Now, you could dismiss such rhetoric as “class war” or the politics of “envy” – in the way that multimillionaire Republican presidential candidate Mitt Romney has, across the pond, when faced with attacks on his “silver spoon” from Barack Obama and the Democrats.
But, in recent weeks, here in the UK, it is backbench Tories who have queued up to launch assaults on the backgrounds of Cameron et al; attacks which, on the surface, sound very similar to long-standing left-wing complaints about posh, out-of-touch Tories.
Take Nadine Dorries MP:
“There is a very tight, narrow clique of a certain group of people and what they do is act as a barrier and prevent Cameron and Osborne and others from actually really understanding or knowing what is happening in the rest of the country.
“I think that not only are Cameron and Osborne two posh boys who don’t know the price of milk, but they are two arrogant posh boys who show no remorse, no contrition, and no passion to want to understand the lives of others – and that is their real crime.”
Earlier this year, Ms Dorries told the Financial Times that Government policy was “being run by two public school boys who don’t know what it’s like to go to the supermarket and have to put things back on the shelves because they can’t afford it for their children’s lunch boxes”.
“What’s worse, they don’t care either,” she added.

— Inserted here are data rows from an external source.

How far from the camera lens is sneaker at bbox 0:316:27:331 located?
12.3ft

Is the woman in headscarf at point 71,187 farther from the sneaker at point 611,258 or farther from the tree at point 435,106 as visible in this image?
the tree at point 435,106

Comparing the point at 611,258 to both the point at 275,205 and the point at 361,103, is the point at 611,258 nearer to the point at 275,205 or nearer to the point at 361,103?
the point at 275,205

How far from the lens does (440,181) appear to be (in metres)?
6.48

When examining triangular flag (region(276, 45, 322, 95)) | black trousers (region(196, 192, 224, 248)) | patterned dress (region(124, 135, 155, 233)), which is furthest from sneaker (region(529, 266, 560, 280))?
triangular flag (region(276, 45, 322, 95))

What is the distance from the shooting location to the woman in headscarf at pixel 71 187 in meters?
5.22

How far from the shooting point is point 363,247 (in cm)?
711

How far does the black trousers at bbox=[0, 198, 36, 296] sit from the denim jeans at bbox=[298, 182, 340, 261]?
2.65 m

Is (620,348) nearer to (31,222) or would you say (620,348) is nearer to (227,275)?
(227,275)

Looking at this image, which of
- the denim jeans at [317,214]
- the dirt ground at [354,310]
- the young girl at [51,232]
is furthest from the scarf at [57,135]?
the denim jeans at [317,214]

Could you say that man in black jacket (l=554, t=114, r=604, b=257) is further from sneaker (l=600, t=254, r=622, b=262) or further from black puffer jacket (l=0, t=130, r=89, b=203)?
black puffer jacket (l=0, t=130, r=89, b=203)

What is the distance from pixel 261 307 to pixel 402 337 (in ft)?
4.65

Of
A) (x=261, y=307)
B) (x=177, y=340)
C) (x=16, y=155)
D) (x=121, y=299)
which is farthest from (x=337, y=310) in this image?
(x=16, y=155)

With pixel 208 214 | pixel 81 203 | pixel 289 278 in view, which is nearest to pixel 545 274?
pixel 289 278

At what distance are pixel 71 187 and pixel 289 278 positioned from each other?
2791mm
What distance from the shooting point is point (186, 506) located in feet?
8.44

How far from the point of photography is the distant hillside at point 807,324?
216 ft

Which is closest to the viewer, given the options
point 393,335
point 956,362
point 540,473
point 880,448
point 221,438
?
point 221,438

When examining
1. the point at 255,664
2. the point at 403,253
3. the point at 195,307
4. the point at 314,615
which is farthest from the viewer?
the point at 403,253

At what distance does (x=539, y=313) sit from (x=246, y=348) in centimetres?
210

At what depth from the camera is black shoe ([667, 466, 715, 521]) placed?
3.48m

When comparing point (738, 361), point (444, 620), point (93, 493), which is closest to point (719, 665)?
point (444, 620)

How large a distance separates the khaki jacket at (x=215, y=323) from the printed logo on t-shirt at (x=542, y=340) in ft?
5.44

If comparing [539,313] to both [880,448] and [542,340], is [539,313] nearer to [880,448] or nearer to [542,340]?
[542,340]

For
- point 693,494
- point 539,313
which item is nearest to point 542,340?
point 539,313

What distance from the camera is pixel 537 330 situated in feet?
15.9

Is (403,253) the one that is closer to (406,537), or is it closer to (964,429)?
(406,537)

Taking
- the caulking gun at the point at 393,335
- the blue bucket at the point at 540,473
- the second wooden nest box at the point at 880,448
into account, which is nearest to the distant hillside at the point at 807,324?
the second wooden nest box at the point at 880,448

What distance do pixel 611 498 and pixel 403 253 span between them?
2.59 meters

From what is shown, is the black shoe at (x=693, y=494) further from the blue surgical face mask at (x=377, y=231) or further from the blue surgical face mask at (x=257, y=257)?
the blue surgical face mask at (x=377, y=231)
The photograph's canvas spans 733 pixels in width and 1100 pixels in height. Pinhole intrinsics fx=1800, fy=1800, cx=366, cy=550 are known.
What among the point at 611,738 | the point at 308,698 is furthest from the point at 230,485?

Or former shadow home secretary and one-time Tory leadership candidate David Davis MP:
They think we’re toffs.
The truth is, they look at the front bench, they see them all very well dressed, well turned out, well fed, and perhaps feel that they’re in a different world to them.
The “we’re all in this together” phrase is very important – but at the moment it’s not working.
The latest intervention is from Robert Halfon MP, in today’s Independent:
“I’d love more Esther McVeys, people like that who are very clever but sound normal. They are steeped in street-fighting. We need street-fighters who represent the party.”
. . .”Millions of union members vote Tory and the language we are giving out is that we hate trade unionism.
. . .He said: “Everything we say should be judged politically on how it helps strivers, how it helps aspiration. The language needs to change, the logos and slogans need to be improved.”
Perhaps Cameron and Osborne, who have had the worst few weeks of their political careers, should start paying attention to the criticisms of some of their own backbenchers. I hate to say it, but Dorries, Davis and Halfon have a point. And, of course, it’s difficult for the Tory high command to dismiss them as leftie class-warriors.